Já as Frentes Parlamentares de Proteção e Defesa Civil da Assembleia Legislativa e da Câmara Municipal de Porto Alegre se reunirão em um grande seminário de preparação e mobilização diante das previsões climáticas que voltam a preocupar o Rio Grande do Sul com a ameaça de um novo El Niño.

O encontro será realizado no dia 19 de junho, às 14h, no Plenário Ana Terra da Câmara Municipal de Porto Alegre, e reunirá autoridades da Defesa Civil, voluntários, forças de segurança, lideranças comunitárias e representantes de diversas instituições.

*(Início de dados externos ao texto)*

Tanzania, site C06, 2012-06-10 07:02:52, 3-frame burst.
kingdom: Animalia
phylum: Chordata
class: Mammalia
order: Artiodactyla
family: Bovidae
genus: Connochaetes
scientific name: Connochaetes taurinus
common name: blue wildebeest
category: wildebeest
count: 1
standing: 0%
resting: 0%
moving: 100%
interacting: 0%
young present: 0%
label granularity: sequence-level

A proposta é alinhar estratégias, fortalecer ações preventivas e preparar comunidades para possíveis novos eventos extremos ligados ao avanço do fenômeno climático.

A mobilização também pretende reunir pessoas que atuaram diretamente nos resgates e no apoio às famílias atingidas, de forma a valorizar a experiência de quem esteve na linha de frente durante os momentos mais dramáticos das tragédias de 2023 e 2024.

Descrições errôneas

Um dos maiores desafios apontados pelos especialistas é o combate à desinformação e ao sensacionalismo, que muitas vezes geram pânico desnecessário. Para eles, termos como “super El Niño” ou “Godzilla”, comuns em veículos não oficiais, não possuem respaldo técnico e podem atrapalhar as ações de planejamento.

“Reforço o apelo para que as pessoas que recebem mensagens em grupos de família, nas redes sociais, com alguns especialistas de origem às vezes duvidosa falando de catástrofes, confirmem junto aos órgãos oficiais, que trabalham de maneira séria, preocupados com a salvaguarda da vida”, apontou Mozar Salvador.